题目要求
修改吃土豆题目中从“Bean-eating is an”到“x-1 and x+1.”的这一段：将其中的“matrix”替换为“table”，再写出改动后的整段。

节选原文

· · · · ·

NYOJ 234 吃土豆(基础dp)

吃土豆

时间限制： 1000 ms  |  内存限制： 65535 KB

难度： 4

描述

Bean-eating is an interesting game, everyone owns an M*N matrix, which is filled with different qualities beans. Meantime, there is only one bean in any 1*1 grid. Now you want to eat the beans and collect the qualities, but everyone must obey by the following rules: if you eat the bean at the coordinate(x, y), you can’t eat the beans anyway at the coordinates listed (if exiting): (x, y-1), (x, y+1), and the both rows whose abscissas are x-1 and x+1.


Now, how much qualities can you eat and then get ?

输入

There are a few cases. In each case, there are two integer M (row number) and N (column number). The next M lines each contain N integers, representing the qualities of the beans. We can make sure that the quality of bean isn't beyond 1000, and 1<=M,N<=500.

输出

For each case, you just output the MAX qualities you can eat and then get.

样例输入

4 6
11 0 7 5 13 9
78 4 81 6 22 4
1 40 9 34 16 10
11 22 0 33 39 6

样例输出

242

//横向dp，最后纵向dp注意最后的max

#include<iostream>
#include<algorithm>
#include<cstdio>

using namespace std;
int map[500+10][500+10]={0};
int main()
{
	int m,n;
	while(cin>>m>>n)
	{
		for(int i=1; i<=m; i++)
			for(int j=1; j<=n; j++)
				cin>>map[i][j];
		for(int i=1; i<=m; i++)
		{
			for(int j=3; j<=n; j++)
			{
				map[i][j]+=max(map[i][j-2],map[i][j-3]);
			}
			map[i][n]=max(map[i][n],map[i][n-1]);//注意是在两个间取最大
		}
		for(int i=3; i<=m; i++)
		{
			map[i][n]+=max(map[i-3][n],map[i-2][n]);
		}
		printf("%d\n",max(map[m][n],map[m-1][n]));
	}
	return 0;
}//ac

· · · · ·

所列记录
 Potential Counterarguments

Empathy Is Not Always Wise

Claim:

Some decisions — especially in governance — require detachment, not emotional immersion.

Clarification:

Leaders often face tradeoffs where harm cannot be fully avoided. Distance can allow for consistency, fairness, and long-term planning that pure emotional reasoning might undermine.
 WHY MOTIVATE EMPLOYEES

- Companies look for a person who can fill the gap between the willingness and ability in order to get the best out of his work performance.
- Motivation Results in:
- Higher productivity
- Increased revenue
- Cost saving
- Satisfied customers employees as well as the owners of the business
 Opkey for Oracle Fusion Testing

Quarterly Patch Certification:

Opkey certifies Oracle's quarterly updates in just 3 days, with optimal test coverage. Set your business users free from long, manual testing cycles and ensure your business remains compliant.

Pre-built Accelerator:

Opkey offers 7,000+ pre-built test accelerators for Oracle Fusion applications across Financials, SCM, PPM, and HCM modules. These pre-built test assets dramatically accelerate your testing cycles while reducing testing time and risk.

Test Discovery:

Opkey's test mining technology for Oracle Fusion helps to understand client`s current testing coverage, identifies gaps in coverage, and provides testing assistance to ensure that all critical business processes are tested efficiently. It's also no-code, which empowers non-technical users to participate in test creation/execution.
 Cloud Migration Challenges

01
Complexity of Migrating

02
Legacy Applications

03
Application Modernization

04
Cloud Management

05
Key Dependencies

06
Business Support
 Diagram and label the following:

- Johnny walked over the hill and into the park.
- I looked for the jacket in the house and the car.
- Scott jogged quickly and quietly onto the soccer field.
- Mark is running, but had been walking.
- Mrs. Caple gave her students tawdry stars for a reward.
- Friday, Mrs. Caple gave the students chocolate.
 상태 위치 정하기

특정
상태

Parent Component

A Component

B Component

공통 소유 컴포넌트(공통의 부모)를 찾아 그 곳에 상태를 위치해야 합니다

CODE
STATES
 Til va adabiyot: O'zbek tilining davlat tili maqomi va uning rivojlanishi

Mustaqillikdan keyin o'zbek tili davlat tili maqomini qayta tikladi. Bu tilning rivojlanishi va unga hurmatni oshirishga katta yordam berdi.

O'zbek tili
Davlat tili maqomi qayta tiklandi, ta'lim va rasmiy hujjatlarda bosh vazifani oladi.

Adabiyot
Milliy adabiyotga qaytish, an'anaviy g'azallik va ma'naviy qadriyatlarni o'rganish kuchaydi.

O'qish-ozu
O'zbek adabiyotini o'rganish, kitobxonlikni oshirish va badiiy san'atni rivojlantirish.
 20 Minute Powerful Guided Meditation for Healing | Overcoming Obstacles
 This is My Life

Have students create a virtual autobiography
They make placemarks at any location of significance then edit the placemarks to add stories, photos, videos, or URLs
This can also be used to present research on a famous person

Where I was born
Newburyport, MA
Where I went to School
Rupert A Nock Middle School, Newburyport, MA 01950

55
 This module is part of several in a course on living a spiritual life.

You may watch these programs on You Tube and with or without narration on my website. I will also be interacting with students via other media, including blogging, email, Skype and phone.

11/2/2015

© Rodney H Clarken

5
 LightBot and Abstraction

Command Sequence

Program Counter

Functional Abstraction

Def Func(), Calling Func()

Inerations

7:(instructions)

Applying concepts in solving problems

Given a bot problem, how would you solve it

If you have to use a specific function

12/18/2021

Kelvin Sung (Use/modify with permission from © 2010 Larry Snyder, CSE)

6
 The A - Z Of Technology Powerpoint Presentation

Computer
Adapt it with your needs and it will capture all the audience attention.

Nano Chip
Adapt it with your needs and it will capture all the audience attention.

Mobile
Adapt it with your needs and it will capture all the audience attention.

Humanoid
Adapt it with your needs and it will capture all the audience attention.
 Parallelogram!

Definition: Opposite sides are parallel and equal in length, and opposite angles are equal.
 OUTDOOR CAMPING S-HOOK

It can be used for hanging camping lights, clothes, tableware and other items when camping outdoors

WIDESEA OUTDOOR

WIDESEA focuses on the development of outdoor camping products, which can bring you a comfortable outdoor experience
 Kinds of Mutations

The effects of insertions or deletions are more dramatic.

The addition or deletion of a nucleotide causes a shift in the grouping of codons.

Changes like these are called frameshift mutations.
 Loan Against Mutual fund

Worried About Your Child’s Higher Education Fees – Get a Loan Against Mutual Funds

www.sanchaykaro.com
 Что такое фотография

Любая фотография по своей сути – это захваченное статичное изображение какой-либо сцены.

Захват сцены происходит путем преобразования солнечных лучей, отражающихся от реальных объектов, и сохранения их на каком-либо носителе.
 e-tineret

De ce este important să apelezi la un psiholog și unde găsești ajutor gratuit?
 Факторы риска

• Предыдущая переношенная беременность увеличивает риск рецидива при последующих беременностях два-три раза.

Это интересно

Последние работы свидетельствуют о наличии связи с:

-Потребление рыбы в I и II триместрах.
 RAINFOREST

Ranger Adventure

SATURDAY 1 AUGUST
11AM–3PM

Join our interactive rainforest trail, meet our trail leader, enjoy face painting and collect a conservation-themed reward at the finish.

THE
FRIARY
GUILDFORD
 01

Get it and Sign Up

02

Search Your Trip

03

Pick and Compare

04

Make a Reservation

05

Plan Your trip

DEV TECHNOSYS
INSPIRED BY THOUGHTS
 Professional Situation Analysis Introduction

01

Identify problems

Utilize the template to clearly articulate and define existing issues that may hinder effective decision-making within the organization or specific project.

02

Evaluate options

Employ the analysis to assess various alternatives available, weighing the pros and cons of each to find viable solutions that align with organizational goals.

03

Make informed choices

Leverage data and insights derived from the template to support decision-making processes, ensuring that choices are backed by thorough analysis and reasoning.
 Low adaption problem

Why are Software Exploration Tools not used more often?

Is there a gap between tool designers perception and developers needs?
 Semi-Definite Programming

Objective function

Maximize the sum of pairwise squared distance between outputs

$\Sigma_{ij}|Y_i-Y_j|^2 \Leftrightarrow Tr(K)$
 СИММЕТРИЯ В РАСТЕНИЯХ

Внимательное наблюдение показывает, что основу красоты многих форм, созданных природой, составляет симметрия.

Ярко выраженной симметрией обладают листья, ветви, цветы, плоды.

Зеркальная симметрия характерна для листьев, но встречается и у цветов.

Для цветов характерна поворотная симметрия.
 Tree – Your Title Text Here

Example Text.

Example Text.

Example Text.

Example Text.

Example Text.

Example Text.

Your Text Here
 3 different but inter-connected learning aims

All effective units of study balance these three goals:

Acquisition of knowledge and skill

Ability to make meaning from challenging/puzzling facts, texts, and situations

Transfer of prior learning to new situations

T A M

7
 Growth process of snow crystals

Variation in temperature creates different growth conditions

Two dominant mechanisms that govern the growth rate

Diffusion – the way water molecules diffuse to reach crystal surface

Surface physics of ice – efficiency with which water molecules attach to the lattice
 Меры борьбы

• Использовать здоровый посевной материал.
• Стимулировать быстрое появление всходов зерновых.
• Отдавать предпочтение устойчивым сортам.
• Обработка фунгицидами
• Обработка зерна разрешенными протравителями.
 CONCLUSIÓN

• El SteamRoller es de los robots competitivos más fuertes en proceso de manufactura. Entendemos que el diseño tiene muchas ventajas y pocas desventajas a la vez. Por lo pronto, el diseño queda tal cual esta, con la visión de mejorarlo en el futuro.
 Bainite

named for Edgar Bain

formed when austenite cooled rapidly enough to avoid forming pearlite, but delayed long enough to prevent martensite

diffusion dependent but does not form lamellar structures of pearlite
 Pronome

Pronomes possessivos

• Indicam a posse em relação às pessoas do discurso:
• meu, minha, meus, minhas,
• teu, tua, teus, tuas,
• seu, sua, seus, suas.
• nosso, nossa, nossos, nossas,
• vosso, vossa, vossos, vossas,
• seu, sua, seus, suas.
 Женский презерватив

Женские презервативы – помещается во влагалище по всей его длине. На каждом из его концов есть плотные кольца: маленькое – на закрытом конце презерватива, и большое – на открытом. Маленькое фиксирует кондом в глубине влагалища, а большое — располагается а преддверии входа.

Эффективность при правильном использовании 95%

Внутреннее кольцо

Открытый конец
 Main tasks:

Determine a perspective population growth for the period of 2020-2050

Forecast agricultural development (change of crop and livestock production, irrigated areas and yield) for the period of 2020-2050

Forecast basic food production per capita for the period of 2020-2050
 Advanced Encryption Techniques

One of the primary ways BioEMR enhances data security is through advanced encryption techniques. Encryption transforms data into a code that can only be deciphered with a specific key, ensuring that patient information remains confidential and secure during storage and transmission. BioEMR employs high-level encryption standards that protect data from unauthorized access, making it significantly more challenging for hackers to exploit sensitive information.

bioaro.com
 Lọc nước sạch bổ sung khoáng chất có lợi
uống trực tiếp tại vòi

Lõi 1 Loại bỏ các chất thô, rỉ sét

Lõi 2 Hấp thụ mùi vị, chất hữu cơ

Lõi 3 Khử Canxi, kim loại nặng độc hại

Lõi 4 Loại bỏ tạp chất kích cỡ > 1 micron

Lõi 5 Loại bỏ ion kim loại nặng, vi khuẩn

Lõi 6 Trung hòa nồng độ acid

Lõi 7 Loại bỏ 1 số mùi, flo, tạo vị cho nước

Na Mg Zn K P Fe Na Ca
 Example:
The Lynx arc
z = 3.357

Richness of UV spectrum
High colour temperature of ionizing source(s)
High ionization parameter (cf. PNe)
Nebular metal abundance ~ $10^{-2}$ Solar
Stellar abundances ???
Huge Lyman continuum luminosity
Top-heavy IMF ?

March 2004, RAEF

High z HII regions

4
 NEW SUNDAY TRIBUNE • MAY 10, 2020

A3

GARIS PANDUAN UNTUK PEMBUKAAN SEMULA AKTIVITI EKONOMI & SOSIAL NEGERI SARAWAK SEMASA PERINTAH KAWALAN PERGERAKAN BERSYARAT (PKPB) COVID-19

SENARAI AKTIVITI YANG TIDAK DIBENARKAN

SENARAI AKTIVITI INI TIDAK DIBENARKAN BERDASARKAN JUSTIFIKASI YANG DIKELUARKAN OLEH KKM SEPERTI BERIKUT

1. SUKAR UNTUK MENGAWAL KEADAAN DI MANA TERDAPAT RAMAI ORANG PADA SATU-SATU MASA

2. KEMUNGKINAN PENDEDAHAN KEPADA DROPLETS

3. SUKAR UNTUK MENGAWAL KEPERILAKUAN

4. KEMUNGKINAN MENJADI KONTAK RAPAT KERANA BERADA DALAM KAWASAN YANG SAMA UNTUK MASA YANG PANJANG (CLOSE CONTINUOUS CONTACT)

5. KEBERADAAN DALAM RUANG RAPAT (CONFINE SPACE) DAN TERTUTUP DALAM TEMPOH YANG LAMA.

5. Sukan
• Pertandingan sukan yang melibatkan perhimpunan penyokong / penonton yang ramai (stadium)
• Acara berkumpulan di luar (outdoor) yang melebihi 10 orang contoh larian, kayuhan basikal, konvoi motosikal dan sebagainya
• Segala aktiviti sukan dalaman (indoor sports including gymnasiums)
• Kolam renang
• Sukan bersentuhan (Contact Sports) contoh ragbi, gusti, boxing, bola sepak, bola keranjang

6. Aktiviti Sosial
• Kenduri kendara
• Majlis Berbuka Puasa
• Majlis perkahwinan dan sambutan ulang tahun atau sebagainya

· · · · ·

参考答案
Bean-eating is an interesting game, everyone owns an M*N table, which is filled with different qualities beans. Meantime, there is only one bean in any 1*1 grid. Now you want to eat the beans and collect the qualities, but everyone must obey by the following rules: if you eat the bean at the coordinate(x, y), you can’t eat the beans anyway at the coordinates listed (if exiting): (x, y-1), (x, y+1), and the both rows whose abscissas are x-1 and x+1.